Ince (pron. Een-Jay) has effectively managed to exploit voter fatigue with Erdoğan. His alliance covers leftists, religious minorities, secularists, right-wing nationalists and pious Moslems. Polls suggest he will force the Turkish leader into a second round for the presidency and his alliance even might gain a majority in parliament.

But few expect Erdoğan to lose. He is the consummate political commissar. He has maintained the state of emergency since the failed coup two years ago. This has given him a free hand to pull even more levers of power. He has criminalised dissent by punishing anyone criticising him. He jailed the leader of a prominent pro-Kurdish party. He’s given the police the right to arrest anyone without a court order and encouraged government authorities to curb freedoms of expression, assembly and association.

Winning the election will give Erdoğan even more control over Turkey. Having scrapped the Prime Minister’s job, he can now invest even further authority in the executive presidency as he sees it. But he should not forget that last year’s referendum which extended his powers saw 49 percent of Turks voting No, as if to say ‘You have enough as it is’.

Just to improve his chances, Erdoğan has done away with the practice of all parties electing a joint chairman to oversee fair play in each of the electorates. Now they will be government officials who will be expected to do their duty. Erdoğan need not worry about the main media outlet still functioning independently, the secular daily Cumhuriyet, because its chairman, top columnist and 12 others are in jail for ‘aiding terrorism’.

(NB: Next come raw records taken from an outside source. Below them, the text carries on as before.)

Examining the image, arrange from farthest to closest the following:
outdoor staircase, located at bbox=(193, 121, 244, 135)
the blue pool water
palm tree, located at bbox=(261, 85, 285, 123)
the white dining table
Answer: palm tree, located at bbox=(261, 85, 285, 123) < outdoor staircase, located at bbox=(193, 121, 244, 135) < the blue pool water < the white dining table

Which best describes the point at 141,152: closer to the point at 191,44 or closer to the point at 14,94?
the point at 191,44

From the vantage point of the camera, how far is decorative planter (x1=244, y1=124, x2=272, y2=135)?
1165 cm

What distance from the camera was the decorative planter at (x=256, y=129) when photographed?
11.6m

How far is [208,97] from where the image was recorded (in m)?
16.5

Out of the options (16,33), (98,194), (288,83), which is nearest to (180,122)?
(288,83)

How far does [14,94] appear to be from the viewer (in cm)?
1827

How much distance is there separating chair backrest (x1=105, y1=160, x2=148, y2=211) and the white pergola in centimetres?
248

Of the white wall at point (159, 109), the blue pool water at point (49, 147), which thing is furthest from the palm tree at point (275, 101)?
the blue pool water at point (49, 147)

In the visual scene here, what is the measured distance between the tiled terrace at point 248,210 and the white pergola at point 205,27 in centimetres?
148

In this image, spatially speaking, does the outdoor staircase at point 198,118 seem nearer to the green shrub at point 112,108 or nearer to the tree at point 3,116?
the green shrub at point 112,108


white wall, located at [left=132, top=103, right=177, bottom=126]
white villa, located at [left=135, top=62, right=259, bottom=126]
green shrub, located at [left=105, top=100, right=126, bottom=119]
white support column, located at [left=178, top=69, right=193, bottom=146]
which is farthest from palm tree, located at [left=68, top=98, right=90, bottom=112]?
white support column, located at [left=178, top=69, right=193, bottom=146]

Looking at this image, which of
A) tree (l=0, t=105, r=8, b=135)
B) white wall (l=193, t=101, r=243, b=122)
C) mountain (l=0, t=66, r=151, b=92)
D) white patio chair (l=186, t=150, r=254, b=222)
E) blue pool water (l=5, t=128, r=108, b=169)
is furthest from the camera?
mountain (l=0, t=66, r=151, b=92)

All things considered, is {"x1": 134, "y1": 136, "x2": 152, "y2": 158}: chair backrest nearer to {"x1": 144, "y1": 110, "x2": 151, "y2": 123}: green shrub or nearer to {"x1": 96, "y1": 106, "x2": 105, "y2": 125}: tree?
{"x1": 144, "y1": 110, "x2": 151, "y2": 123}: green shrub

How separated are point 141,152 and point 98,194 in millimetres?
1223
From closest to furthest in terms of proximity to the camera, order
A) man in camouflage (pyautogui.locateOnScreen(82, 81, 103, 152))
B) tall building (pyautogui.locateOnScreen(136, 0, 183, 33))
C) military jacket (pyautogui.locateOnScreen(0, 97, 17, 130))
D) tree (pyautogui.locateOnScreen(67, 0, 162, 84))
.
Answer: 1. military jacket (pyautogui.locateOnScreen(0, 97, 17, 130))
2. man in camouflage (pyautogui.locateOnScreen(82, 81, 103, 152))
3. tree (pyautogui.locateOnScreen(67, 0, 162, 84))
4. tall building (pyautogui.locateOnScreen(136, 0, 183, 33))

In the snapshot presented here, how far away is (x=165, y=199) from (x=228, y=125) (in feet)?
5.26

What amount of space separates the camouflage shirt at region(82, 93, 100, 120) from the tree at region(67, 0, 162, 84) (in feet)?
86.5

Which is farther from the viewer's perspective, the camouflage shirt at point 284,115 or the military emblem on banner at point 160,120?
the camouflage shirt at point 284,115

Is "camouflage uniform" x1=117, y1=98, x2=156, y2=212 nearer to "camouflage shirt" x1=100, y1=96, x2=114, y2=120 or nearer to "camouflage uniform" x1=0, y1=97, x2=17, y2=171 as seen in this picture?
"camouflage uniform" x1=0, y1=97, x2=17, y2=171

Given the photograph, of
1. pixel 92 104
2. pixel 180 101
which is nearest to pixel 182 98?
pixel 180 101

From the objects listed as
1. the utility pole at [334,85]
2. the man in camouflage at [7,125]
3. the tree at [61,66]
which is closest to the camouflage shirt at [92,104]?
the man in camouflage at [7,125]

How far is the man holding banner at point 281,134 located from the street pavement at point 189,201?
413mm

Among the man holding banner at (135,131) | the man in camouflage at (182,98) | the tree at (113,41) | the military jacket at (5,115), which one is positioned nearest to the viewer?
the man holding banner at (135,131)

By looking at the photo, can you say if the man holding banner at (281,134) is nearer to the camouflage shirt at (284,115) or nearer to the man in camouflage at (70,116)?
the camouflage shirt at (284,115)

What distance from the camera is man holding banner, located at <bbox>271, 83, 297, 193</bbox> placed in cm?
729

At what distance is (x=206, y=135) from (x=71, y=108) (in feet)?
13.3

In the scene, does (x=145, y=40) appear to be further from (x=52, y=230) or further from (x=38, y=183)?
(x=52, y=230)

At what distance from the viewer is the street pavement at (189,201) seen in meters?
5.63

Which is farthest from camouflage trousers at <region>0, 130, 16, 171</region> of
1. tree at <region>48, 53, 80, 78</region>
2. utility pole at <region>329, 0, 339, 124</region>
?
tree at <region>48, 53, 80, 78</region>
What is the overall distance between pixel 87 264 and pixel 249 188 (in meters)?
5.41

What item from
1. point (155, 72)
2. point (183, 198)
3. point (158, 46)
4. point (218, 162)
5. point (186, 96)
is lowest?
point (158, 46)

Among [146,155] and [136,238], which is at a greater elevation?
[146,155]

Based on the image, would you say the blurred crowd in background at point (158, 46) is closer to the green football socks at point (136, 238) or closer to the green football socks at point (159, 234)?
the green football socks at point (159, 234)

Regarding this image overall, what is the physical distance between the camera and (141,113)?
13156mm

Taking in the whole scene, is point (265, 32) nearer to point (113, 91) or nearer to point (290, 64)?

There is a possibility that Erdoğan will not get it all his own way. His ruling Justice and Development Party (AKP) might lose its parliamentary majority. But how much influence the already emasculated parliament will have on the presidency is another matter. As it is, Turkey is the worst offender of any country for loss of democratic rights over the past 10 years, according to Freedom House, the US think-tank. The Erdoğan way is right out of the playbook of his near neighbour and new friend, Vladimir Putin, who also likes to do everything his own way, though with more subtlety.

Turkey may well be heading from the Strongman Era to the Authoritarian Era with Erdoğan basking as a kind of Sultan of the Bosphorous, ruling with the all whims of a dictator or, as a NYT columnist put it, ‘a caliph-tyrant’.

FOOTNOTE. Erdoğan is the most consequential Turkish leader since Mustafa Kemal Atatürk came to power 95 years ago. Despite a court order forbidding him, Erdoğan hijacked farmland in Ankara bequeathed to the state as a park by Atatürk so that he could build himself an opulent palace of more than 1000 rooms fit for a sultan. Ince has said that, if he wins, he will convert the palace into a place for social services. ‘You will never even have the opportunity to even come to the palace,’ Erdoğan replied, perhaps knowingly.

John Tulloh had a 40-year career in foreign news.